On the other hand, you can’t hide away forever with the press camped at the gates to your Mexican home. Feeding stories to a celebrity website isn’t helping. It only makes the others hungrier for a headline.

If you want to work on your relationship with your daughter, then you are going to have to meet the in-laws sooner rather than later.

It might not be as difficult as you think.

We in Britain know only too well the price of our irreverent, excitable, rapacious press. You aren’t the first to get burned by having embarrassing secrets revealed by one newspaper just to spite another.

At the wedding will be people who have been headline fodder for years.

There is a darker side, too. Prince Harry knows this better than anyone. His mother was hounded to her death by paparazzi in that Paris underpass.

The royals themselves, I suspect, are on your side. So too are the British public.

We are rooting for Harry despite his own very public humiliations – whether playing strip billiards in Las Vegas or dressing as a Nazi for a fancy dress party.

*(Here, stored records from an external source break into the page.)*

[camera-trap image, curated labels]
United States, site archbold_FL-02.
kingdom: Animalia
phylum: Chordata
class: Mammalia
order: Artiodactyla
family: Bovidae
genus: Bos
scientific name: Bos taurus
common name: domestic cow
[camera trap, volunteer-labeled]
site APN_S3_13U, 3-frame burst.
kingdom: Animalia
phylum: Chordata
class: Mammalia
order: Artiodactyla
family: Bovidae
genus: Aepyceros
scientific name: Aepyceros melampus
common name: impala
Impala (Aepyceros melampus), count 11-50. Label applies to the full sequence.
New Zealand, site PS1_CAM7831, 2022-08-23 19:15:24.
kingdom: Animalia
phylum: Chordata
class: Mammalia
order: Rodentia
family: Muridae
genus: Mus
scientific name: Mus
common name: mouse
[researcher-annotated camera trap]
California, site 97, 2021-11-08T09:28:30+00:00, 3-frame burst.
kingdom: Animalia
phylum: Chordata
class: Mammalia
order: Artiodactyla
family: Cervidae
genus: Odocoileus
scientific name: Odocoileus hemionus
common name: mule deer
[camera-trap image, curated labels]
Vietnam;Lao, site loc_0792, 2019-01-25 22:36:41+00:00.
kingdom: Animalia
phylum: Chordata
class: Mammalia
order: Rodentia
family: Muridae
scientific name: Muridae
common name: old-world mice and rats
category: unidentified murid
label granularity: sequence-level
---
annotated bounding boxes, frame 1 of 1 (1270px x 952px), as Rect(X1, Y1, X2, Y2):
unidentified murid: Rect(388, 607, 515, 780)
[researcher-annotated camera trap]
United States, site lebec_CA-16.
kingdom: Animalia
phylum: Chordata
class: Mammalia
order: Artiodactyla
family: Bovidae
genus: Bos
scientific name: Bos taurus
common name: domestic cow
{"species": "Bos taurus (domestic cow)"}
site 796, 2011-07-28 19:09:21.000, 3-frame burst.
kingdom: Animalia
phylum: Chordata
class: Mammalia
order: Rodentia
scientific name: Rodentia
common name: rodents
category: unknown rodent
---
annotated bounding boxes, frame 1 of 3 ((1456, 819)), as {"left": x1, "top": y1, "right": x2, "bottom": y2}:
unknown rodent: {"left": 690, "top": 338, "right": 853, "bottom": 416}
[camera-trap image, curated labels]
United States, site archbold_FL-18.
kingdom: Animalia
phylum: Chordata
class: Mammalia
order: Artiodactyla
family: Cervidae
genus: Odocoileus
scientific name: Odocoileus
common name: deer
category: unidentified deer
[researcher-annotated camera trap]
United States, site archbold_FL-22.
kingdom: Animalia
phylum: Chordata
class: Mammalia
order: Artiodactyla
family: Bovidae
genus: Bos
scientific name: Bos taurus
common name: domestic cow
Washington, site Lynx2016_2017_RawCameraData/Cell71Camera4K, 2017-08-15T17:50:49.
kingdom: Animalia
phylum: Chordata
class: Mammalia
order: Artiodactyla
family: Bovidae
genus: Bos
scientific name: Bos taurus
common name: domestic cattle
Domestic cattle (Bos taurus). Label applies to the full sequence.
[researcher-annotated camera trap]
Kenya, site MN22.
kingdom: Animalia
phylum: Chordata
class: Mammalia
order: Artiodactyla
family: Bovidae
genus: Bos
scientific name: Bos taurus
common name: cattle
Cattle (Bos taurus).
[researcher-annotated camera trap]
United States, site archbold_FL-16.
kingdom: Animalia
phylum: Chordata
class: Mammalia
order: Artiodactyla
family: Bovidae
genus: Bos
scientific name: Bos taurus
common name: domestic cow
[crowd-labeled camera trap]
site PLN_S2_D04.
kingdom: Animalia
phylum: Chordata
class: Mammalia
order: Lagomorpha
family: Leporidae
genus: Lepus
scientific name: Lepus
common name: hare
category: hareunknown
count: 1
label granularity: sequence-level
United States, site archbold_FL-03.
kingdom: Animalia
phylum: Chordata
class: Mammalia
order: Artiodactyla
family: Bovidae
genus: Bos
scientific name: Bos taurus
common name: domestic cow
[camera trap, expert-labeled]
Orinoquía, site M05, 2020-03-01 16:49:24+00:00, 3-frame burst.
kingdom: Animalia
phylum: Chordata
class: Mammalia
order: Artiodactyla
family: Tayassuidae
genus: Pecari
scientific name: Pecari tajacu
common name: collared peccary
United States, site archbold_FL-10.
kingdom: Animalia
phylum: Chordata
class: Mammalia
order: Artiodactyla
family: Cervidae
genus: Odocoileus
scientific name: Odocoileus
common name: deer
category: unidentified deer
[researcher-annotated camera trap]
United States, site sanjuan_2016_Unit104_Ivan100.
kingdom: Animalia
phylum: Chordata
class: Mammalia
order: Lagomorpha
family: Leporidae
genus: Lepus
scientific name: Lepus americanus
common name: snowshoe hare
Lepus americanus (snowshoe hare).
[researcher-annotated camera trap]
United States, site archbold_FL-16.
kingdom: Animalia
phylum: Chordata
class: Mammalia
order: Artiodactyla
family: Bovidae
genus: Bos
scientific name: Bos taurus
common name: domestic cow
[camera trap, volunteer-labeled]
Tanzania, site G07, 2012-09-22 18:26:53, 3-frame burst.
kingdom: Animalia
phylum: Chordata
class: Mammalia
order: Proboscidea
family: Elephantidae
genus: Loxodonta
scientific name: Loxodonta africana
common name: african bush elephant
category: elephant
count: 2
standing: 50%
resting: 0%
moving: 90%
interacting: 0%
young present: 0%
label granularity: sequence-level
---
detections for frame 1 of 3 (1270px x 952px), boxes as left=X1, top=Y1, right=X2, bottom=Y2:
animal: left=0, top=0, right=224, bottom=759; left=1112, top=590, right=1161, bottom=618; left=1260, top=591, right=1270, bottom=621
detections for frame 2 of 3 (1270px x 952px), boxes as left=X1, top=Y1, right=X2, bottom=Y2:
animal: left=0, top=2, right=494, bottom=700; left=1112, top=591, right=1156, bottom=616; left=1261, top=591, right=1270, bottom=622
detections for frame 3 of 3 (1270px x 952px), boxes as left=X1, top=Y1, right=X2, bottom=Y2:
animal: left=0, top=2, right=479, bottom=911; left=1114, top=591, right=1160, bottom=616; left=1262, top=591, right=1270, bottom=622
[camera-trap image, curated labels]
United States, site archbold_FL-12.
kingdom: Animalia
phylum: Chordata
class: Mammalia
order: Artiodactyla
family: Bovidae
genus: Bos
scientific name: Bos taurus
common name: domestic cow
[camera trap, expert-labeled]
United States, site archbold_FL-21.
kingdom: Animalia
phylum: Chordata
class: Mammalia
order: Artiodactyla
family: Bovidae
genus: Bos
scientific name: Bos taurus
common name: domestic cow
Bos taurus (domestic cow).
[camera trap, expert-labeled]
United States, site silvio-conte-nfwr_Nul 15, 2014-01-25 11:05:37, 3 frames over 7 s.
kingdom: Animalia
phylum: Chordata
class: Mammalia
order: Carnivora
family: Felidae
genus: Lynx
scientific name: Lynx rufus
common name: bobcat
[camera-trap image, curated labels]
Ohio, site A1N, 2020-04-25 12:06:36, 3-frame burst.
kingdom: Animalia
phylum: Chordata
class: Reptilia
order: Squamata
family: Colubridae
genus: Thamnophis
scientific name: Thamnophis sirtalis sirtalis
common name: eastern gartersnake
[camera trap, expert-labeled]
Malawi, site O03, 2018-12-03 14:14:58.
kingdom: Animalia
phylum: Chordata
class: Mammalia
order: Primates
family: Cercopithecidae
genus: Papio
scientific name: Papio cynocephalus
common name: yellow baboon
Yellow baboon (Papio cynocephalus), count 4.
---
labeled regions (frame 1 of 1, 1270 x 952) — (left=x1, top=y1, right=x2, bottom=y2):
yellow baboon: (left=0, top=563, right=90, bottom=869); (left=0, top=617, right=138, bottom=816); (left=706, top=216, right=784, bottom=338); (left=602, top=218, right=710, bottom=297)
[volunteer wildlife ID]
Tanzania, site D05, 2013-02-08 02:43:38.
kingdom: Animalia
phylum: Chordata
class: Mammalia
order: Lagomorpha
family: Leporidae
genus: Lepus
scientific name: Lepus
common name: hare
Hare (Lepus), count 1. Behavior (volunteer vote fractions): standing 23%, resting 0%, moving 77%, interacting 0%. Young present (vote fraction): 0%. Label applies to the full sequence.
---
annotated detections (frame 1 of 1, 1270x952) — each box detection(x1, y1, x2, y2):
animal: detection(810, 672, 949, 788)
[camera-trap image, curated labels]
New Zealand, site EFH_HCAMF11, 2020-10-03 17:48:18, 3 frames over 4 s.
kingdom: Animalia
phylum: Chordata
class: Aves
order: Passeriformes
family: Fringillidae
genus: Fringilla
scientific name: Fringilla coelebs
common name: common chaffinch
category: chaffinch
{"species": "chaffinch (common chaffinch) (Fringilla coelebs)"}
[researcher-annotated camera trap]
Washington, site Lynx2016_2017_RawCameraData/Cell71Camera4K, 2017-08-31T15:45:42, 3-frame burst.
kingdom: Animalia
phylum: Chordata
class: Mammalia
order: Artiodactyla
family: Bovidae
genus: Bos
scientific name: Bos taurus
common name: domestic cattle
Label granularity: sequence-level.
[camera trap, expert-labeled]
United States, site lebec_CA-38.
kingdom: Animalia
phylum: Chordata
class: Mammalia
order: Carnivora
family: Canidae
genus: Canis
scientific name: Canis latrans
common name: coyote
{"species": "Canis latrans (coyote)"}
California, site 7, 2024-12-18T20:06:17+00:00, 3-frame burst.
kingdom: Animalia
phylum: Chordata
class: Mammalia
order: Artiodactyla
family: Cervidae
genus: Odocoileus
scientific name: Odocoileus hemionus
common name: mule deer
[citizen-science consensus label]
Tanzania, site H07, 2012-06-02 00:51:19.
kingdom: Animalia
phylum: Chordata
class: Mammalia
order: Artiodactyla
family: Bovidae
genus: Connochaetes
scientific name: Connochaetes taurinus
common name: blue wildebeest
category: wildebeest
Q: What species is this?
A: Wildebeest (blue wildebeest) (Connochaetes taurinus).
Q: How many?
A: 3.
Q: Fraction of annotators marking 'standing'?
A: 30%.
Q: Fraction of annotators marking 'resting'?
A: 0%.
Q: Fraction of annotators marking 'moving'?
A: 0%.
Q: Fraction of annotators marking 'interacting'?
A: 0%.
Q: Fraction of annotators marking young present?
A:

He has lived with the media intrusion all his public life. You screwed up on your first day. You’ll get the hang of it.

So don’t worry about meeting the royals. It will give you something to bond over. Remember how Prince Charles was once caught on mic saying “bloody people” about reporters at a photo shoot?

Breaching protocol – as you most assuredly did with those photos – is one thing. But if there is a quality we Brits love, it is admitting your naïveté, making good and moving on in the face of adversity.

So get well soon. Then pick yourself up and dust yourself down. You can’t hide away forever.

And remember, if the royal family lost a member for every gaffe or scandal, we would have become a republic long before the United States of America.